There are many black students in the VCU performing arts departments.

Michael McDevitt said...

I gotta step up for some of the black artists that I've seen around Richmond... most of whom are illustrators and hence not REAL artists (wink wink).
Look at some of these sites and see some talent.
http://www.stevenwalkerart.com(Steven Walker teaches in CA and AFO)
http://www.oobust.com/(Eric Collins also teaches classes in AFO)
(Alex Bostic is VCU Faculty)
...and if I'm not mistaken Robert Foster is black and VCU faculty in CA.(http://www.pubinfo.vcu.edu/artweb/communicationarts/bio_foster.asp)

Seems that CA is picking up a bit of slack where the Fine Arts are letting it lag.

Anonymous said...

Anonymous #4 - Sometimes look outside of the city limits for inspiration? Do you read this blog often or are you someone in the administration that only comes to it when VCU comes up and you are notified? I guess you didn't see the thing about Jerry Saltz and Columbia a couple weeks ago. Columbia did, I had the law.columbia.edu ISP showing up on my statcounter every day for a week.

There wasn't much of an argument being made here - it was a lament, a listing of observations, an airing of unpleasant facts - and I included MYSELF in the accounting.
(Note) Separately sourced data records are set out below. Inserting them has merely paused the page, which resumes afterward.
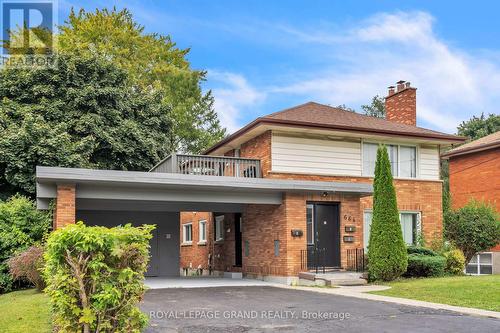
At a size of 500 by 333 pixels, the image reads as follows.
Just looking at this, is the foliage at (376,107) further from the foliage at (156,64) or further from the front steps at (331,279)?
the front steps at (331,279)

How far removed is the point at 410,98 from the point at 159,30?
20552 millimetres

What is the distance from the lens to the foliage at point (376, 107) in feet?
181

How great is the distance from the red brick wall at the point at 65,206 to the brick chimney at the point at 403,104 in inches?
610

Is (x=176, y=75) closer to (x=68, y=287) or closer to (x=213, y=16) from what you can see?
(x=213, y=16)

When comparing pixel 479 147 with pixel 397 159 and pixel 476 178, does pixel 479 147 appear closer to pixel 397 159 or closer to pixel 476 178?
pixel 476 178

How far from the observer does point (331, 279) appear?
16891mm

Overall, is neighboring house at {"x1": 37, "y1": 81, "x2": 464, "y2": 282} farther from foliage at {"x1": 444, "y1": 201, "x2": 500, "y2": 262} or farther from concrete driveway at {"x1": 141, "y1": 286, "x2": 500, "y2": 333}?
concrete driveway at {"x1": 141, "y1": 286, "x2": 500, "y2": 333}

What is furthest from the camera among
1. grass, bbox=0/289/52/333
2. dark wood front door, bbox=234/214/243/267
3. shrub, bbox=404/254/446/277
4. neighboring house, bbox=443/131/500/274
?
neighboring house, bbox=443/131/500/274

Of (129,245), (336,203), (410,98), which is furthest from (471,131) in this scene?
(129,245)

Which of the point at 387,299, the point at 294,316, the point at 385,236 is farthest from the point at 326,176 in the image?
the point at 294,316

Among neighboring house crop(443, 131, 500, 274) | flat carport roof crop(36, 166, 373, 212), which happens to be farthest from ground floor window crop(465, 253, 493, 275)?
flat carport roof crop(36, 166, 373, 212)

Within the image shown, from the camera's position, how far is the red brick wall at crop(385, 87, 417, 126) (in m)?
24.5

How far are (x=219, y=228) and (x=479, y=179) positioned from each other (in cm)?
1323

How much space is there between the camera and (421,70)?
89.8 feet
Whatever happened to "think
global, act local" anyway?

P.S. - I agree with Michael Lease, couldn't you anonymous' at least come up with nicknames? Are you five different people, three, or the same person five times? The total anonymity definitely lessens the validity of what are sometimes well-reasoned arguments.

Anonymous said...

He talks about this often enough

Hungry Hyaena said...

I think Anonymous #1 hits the nail on the head and Michael #2 provides an interesting follow-up. Above all else, it's an issue of class/economics. For the same reason, contemporary theorists bemoan an absence of black American "intellectuals." (There are considerably more black artists and writers emerging from other cultures.)
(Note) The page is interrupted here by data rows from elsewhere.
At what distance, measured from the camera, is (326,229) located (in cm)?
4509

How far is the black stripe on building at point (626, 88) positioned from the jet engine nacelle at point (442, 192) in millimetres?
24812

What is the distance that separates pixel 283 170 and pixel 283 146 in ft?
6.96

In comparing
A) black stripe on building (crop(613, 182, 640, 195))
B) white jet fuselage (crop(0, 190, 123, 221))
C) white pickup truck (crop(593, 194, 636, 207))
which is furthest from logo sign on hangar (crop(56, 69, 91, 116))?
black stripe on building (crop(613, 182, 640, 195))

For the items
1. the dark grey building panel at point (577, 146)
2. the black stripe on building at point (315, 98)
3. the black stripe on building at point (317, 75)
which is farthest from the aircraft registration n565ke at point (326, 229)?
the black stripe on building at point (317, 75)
Furthermore, all but one of the young (under 40) black artists I know personally considers "fine art" to be bogus, or at least suspect. They are graphic designers, graffiti artists, animators and illustrators. You grow up poor, perhaps, and you become more interested in visceral, immediate communication, not philosophical rumination or formalism.

Anonymous said...

i'm not sure that i think being poor or growing up poor has anything at all to do with the art-making impetus, but it probably has A LOT to do with getting the connections you need to get shown and discussed.

Anonymous said...

Okwui Enwezor (curator: Documenta 11, Johannesburg biennale) and Rene Green are Deans at the San Francisco Art Institute, yet I find it extremely odd that there are only two black grad students. However, we have many International students, hispanic students, asian students, so the program doesn't feel *completely* lilly-white, but.. close.

IMPAQ said...

Great post. Don't agree with all of the responses, but ... certainly makes for interesting conversation.

Anonymous said...

What is up with the athletics bashing? As if athletics didn't take discipline, talent, drive and tons of hard work? There is NOT a whole lotta money being spent in RPS on athletics.The basketballs are falling apart, fields are covered in dogshit and the equipment all fits into a closet the size of my shower...As someone who DOES teach in the RPS I can tell you that most black folks see art as something they wish they could make into a career (art-star as rock-star).Then, they find out they'll need an MFA to get any respect from a gallery, have to compete for residencies to places where they'll be the only or the 'other' minority artist(skowhegan?), and either live off student loans, teach or be servers, is it any wonder we get conciously sidetracked? Also, I see way too many white artists clamoring for props from us for street creds or soo fuckin well read that the opinions they have all get prefaced with quotes. So we teach at RPS cuz white people give up after about four years of it, (maybe because they're so intimidated by a 97% black faculty and 99% black student body) and WE give away our time for artmaking so we can wrestle (and I DO mean literally, wrestle with someone to take away a cell-phone, knife, break up a fight, etc.)with somebody's punk-ass chile hoping to contribute in a more concrete way to our culture. Cuz you know art sure as shit won't do it.